L’altopiano si scioglie. Il permafrost perenne sul plateau del Qinghai-Tibet si è ridotto del 16 per cento negli ultimi tre decenni a causa del riscaldamento globale. Il problema non è però solo cinese, bensì globale. Circa il 40 per cento della popolazione mondiale dipende dall’acqua dal plateau per la propria sopravvivenza. Dall’altopiano nascono alcuni dei grandi fiumi del mondo: Yangtze, Indo, Gange, Irrawaddy e Mekong.
La terra ghiacciata sull’altopiano è diminuita da 1,5 a 1,26 milioni di chilometri quadrati e i dati meteorologici indicano che la temperatura media è aumentata di 1,8 gradi nel corso degli ultimi 30 anni. È un dato superiore anche al riscaldamento nel resto della Cina; il che rivela che il plateau, con un’altezza media di 4.500 metri, è particolarmente sensibile al global warming. Dal 1980, i ghiacciai si sono già contratti di 8mila chilometri quadrati, cioè del 15 per cento.
L’allarme è lanciato dall’Accademia Cinese delle Scienze, di solito piuttosto attenta a non seminare il panico con previsioni avventate, ed è frutto di una ricerca durata decenni. La contrazione dei ghiacciai e lo scongelamento del permafrost hanno avuto un’accelerazione a partire dal 1990. Nell’immediato, scienziati, tecnici e semplici maestranze cinesi stanno cercando di capire come il disgelo possa danneggiare la ferrovia Qinghai-Tibet, “la più alta del mondo”.
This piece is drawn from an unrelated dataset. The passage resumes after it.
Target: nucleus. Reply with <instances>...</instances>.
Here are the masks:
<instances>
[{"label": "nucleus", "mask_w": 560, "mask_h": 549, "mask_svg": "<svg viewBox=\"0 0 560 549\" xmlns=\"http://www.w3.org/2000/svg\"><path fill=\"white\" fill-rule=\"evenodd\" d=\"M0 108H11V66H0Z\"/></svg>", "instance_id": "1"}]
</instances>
La linea, che per circa 550 chilometri viaggia sul permafrost, è particolarmente sensibile all’indurimento o allo scioglimento della massa ghiacciata, che può destabilizzare binari e traversine. È stata progettata per i cambiamenti stagionali, ma non per quelli di lungo periodo. Al momento – riporta il Quotidiano del Popolo – le ferrovie dichiarano che il 99,5 per cento del permafrost sotto i binari è “solido e perfettamente sicuro”. Al momento.
Il problema non è però solo cinese, bensì globale. Il punto è che il disastro ecologico può provocare catastrofi umanitarie e aumentare il rischio di conflitti. Circa il 40 per cento della popolazione mondiale dipende dall’acqua dal plateau per la propria sopravvivenza. Dall’altopiano nascono alcuni dei grandi fiumi del mondo: Yangtze, Indo, Gange, Irrawaddy e Mekong.
I modelli climatici indicano che il picco dello scioglimento dei ghiacciai dovrebbe essere raggiunto negli anni Cinquanta di questo secolo; poi, i grandi corsi d’acqua potrebbero perdere fino al 20 per cento della propria portata. Prima alluvioni, poi siccità.
Secondo un rapporto dell’Università di Cambridge e del Global Military Advisory Council On Climate Change – un consorzio di think tank di area Nato che studia proprio il rapporto tra cambiamento climatico e conflitti – tra Cina, India, Nepal e Pakistan già circa 400 dighe idroelettriche sono in costruzione nella regione.
È una lotta non solo per regolare, ma anche per accaparrarsi più acqua possibile finché si è in tempo e, ancor prima che arrivi l’impatto del cambiamento climatico, le dighe taglieranno il flusso d’acqua nei fiumi principali. Altre implicazioni che riguardano la sicurezza – dice il rapporto – sono i possibili conflitti nelle zone di pesca, dato che la fauna marina migrerà in acque più fredde, un calo delle rese alimentari e un aumento delle malattie infettive. Tutti fenomeni che potrebbero provocare migrazioni di massa e conflitti etnici.
Per il momento, i guai riguardano soprattutto i pastori tibetani, dato che lo scioglimento dei ghiacciai ha già ingrossato fiumi e laghi sull’altopiano. Il Quotidiano del Popolo racconta la storia di Ngawang Zhoima, un pastore costretto a trasferirsi ad altitudini più elevate perché la sua casa rischiava di essere inondata dal fiume che vi scorreva vicino. Una piccola anticipazione del futuro.